■ Extracted data
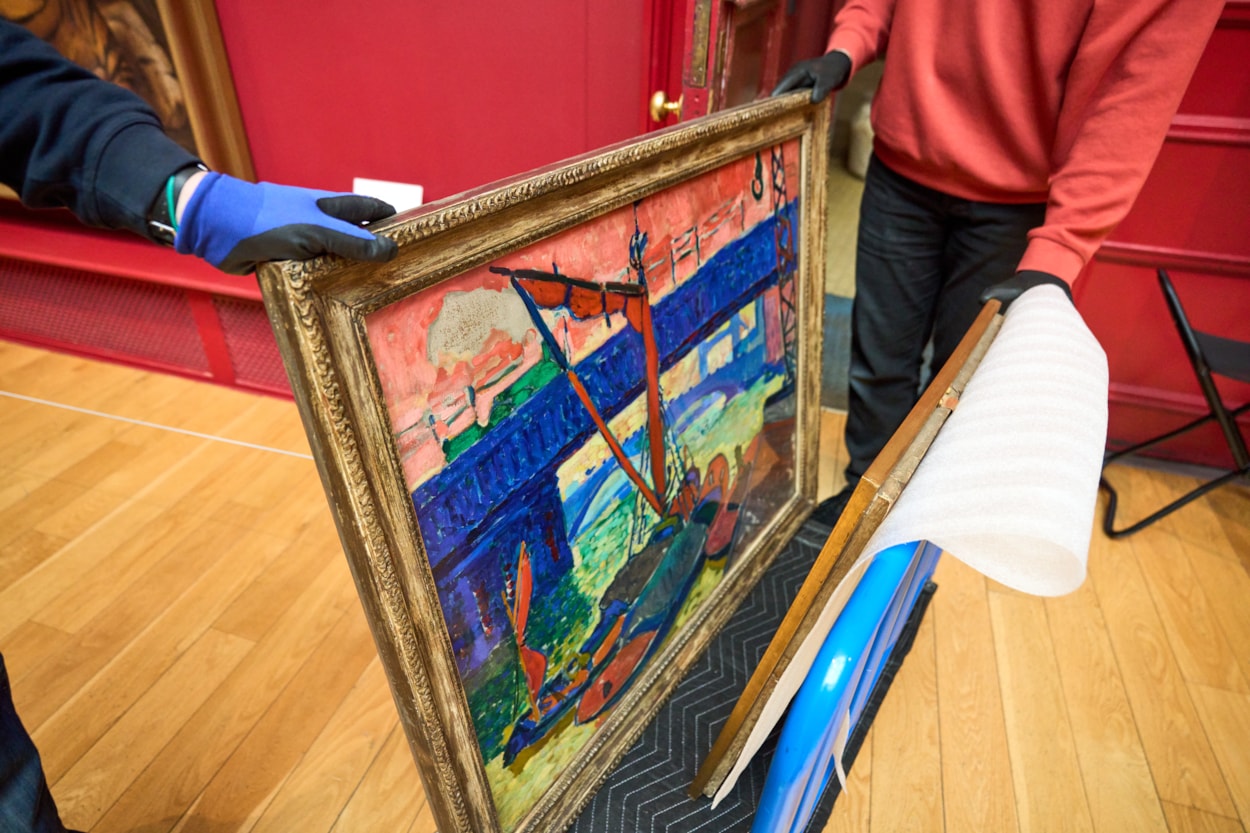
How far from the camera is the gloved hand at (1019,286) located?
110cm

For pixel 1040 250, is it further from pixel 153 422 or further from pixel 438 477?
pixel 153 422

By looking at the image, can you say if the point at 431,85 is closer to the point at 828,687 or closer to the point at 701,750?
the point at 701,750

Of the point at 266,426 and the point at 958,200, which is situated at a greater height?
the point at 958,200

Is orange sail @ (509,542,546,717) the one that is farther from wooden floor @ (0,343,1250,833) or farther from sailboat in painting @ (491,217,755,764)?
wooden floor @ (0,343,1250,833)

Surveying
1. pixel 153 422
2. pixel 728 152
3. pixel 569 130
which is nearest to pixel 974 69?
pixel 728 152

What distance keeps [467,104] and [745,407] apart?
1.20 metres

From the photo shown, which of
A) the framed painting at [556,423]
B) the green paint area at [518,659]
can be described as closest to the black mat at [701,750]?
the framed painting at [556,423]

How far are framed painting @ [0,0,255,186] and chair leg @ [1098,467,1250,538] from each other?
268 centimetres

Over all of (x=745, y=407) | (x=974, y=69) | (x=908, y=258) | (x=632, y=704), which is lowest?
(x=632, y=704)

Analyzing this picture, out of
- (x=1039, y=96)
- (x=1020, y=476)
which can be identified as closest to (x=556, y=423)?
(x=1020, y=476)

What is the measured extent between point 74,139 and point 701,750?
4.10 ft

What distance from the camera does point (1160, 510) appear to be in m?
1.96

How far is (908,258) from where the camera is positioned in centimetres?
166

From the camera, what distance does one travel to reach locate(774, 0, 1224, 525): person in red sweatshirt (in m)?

■ Do this
Each line from the one containing "What distance keeps" through the end of the entries, both included, is to be returned exactly, with no other lines.

■ Response to the exercise
What distance keeps [467,104] and [745,407] apart?
1.20 metres

From the photo shown, which of
A) the framed painting at [556,423]
B) the green paint area at [518,659]
can be described as closest to the black mat at [701,750]?
the framed painting at [556,423]

How far are framed painting @ [0,0,255,186] and chair leg @ [1098,467,1250,538] from each other?
268 centimetres

Over all of (x=745, y=407) | (x=974, y=69) | (x=908, y=258) | (x=632, y=704), which is lowest?
(x=632, y=704)

Analyzing this picture, out of
- (x=1039, y=96)
- (x=1020, y=476)
which can be identified as closest to (x=556, y=423)?
(x=1020, y=476)

What is the measured extent between point 74,139 and point 701,750?
4.10 ft

What distance from the camera does point (1160, 510) appear to be in m?
1.96

How far is (908,258) from where the camera is positioned in centimetres?
166

From the camera, what distance does one travel to reach locate(774, 0, 1224, 525): person in red sweatshirt (in m)?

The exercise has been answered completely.